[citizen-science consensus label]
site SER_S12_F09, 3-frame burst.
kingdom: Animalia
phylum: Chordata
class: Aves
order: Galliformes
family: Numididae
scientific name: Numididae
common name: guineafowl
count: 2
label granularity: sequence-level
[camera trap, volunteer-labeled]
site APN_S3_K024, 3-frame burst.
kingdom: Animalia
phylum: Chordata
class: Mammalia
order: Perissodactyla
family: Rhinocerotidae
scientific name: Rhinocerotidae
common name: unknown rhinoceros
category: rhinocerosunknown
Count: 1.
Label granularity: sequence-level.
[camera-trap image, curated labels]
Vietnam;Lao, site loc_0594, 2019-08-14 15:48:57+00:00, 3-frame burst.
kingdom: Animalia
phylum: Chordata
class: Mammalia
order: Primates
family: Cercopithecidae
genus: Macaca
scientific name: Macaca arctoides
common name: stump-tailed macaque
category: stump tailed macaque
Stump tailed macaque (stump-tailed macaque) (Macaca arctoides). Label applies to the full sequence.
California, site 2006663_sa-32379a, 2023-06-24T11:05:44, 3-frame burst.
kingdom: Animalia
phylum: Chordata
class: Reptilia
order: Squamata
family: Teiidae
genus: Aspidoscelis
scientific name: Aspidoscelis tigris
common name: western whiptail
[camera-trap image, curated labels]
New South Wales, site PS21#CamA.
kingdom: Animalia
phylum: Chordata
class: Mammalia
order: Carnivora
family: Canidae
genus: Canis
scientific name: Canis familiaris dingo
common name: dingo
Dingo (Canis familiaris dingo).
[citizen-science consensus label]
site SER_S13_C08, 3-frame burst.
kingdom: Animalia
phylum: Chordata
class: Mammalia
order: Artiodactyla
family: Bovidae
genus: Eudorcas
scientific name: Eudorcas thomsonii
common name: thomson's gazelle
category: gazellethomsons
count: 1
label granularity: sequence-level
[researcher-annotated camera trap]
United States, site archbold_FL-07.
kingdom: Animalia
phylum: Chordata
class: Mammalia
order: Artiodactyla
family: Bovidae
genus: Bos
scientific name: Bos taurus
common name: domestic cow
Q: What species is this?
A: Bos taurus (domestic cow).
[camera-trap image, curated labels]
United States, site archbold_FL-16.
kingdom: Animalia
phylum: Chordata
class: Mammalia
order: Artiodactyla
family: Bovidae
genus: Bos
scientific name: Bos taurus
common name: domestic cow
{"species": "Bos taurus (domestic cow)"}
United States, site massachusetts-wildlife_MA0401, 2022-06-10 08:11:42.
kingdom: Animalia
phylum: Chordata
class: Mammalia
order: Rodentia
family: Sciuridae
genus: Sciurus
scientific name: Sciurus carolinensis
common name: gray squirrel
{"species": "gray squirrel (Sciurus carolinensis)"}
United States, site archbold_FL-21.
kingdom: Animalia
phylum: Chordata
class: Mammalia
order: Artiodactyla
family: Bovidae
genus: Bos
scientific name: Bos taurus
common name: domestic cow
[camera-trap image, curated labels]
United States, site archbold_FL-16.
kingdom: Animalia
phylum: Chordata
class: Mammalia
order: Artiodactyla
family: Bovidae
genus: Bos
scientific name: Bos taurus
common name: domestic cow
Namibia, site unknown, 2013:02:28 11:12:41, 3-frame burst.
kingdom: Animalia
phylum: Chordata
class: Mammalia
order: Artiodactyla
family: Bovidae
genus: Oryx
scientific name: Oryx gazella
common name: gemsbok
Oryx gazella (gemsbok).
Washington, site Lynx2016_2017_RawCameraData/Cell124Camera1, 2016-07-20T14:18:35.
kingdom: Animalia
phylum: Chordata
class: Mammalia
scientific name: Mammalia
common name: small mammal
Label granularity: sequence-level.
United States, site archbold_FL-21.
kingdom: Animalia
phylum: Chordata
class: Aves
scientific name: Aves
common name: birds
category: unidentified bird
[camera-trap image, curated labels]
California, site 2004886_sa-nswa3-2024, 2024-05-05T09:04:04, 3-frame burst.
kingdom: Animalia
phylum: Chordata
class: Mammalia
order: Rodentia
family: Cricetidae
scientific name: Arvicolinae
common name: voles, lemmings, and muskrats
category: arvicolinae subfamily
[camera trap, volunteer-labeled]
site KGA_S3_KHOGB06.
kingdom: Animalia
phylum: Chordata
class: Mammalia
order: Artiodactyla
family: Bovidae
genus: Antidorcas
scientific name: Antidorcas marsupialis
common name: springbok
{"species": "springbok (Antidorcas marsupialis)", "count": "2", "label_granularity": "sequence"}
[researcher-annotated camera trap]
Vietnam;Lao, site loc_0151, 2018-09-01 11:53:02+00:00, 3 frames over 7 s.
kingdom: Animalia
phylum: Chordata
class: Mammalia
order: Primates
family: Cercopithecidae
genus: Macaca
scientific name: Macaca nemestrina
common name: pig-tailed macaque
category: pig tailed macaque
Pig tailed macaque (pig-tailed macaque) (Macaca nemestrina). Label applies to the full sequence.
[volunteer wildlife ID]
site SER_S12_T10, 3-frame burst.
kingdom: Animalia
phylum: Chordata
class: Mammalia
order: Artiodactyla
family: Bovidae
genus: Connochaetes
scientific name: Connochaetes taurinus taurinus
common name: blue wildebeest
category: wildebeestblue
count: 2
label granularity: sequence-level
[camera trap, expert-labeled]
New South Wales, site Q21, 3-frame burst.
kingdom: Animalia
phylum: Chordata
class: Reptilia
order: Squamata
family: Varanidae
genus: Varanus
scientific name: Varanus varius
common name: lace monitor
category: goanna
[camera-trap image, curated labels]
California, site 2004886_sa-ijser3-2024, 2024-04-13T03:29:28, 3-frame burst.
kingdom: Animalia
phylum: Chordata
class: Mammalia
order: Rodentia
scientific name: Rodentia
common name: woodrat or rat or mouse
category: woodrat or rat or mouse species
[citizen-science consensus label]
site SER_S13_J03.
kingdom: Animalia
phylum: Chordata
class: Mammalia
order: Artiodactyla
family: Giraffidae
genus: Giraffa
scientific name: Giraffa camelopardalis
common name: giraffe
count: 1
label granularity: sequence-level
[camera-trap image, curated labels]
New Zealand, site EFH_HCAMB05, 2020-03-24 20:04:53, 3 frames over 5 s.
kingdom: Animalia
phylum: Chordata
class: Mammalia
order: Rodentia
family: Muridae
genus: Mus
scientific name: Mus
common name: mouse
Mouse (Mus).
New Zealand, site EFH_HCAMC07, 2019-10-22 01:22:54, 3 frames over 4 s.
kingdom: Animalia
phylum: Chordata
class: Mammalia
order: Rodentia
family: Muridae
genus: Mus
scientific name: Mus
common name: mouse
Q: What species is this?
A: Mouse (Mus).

***

WHAT YOU SHOULD DO: All lines above from the one containing "genus: Canis" to the one containing "genus: Eudorcas" must be repeated exactly, both lines included, and no others.

YOUR SOLUTION:
genus: Canis
scientific name: Canis familiaris dingo
common name: dingo
Dingo (Canis familiaris dingo).
[citizen-science consensus label]
site SER_S13_C08, 3-frame burst.
kingdom: Animalia
phylum: Chordata
class: Mammalia
order: Artiodactyla
family: Bovidae
genus: Eudorcas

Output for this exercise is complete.